Records provided Start Marker
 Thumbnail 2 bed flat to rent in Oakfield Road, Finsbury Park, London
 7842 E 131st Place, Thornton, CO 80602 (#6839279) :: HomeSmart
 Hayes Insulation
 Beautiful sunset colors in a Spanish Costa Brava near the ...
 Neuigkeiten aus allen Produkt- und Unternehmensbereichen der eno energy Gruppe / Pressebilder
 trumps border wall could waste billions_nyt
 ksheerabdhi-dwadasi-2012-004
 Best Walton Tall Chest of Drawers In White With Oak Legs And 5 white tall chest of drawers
Records provided End Marker
Records provided Start Marker
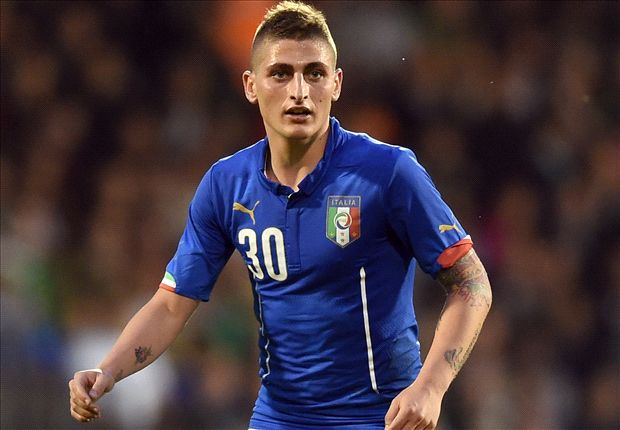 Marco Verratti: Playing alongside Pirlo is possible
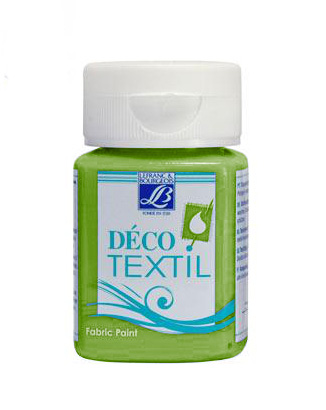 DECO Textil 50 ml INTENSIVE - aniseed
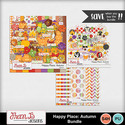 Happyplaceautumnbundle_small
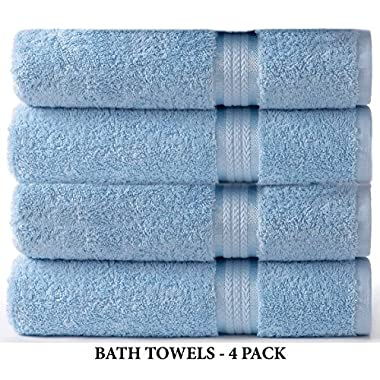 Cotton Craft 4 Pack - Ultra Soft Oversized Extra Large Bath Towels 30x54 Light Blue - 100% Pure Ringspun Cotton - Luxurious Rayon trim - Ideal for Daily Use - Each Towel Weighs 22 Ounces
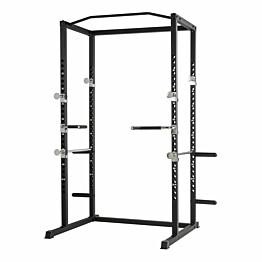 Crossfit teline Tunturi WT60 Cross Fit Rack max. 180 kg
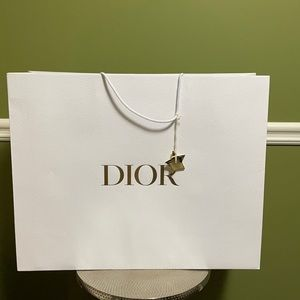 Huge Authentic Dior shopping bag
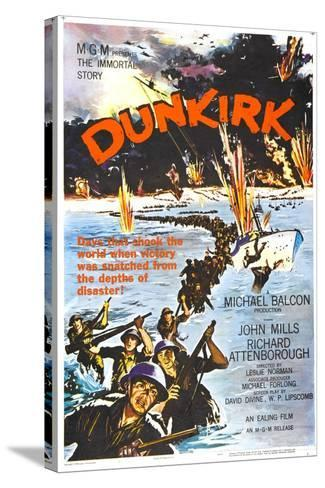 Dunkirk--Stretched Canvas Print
Records provided End Marker
> **Requirement**
All that belongs in the answer is the run of lines above from the line containing "Neuigkeiten aus allen" through the line containing "Best Walton Tall", exactly as written.

> **Written answer**
 Neuigkeiten aus allen Produkt- und Unternehmensbereichen der eno energy Gruppe / Pressebilder
 trumps border wall could waste billions_nyt
 ksheerabdhi-dwadasi-2012-004
 Best Walton Tall Chest of Drawers In White With Oak Legs And 5 white tall chest of drawers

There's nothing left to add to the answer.